> TEXT SHOWN:
----------

- Venue: Oshawa Sports Centre
- Dates: July 11
- Competitors: 9 from 8 nations

Medalists
| Gold medal | Cándida Vásquez | Dominican Republic |
| Silver medal | Ana Segura | Colombia |
| Bronze medal | Beatriz Pirón | Dominican Republic |

= Weightlifting at the 2015 Pan American Games – Women's 48 kg =

The women's 48 kg competition of the weightlifting events at the 2015 Pan American Games in Toronto, Canada, was held on July 11 at the Oshawa Sports Centre. The defending champion was Lely Burgos from Puerto Rico.

----------

> DATA EXTRACT:

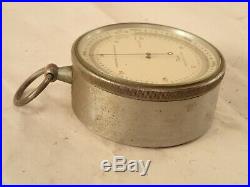 Vintage TAYLOR Lg. Metal Cased Field Engineering, Surveying Barometer Altimeter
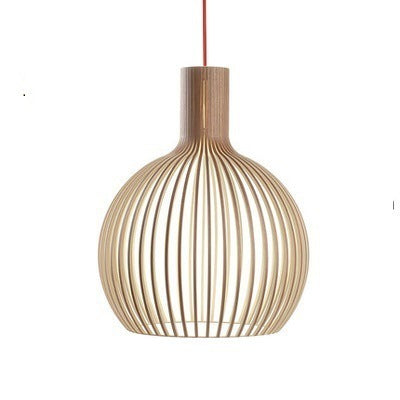 Wooden Birdcage Lamp - Eco-Friendly Light - Decor Havenly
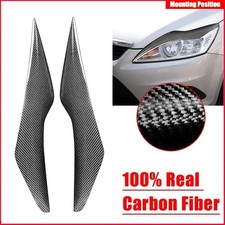 For Ford Focus 2 Mk2 2008-2010 Dry Carbon Fiber Auto Headlight Eyebrow Sticker For Ford Focus 2 Mk2 2008-2010 Dry Carbon Fiber Auto Headlight Eyebrow Sticker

----------

> PROBLEM DESCRIPTION: In the weightlifting text, how can nine competitors come from only eight nations? The material placed after the weightlifting text stands apart from it.

> REPLY TO THE TASK: The medalists table lists two lifters from the Dominican Republic, Cándida Vásquez with gold and Beatriz Pirón with bronze. Because one nation entered two competitors, nine lifters represent eight nations.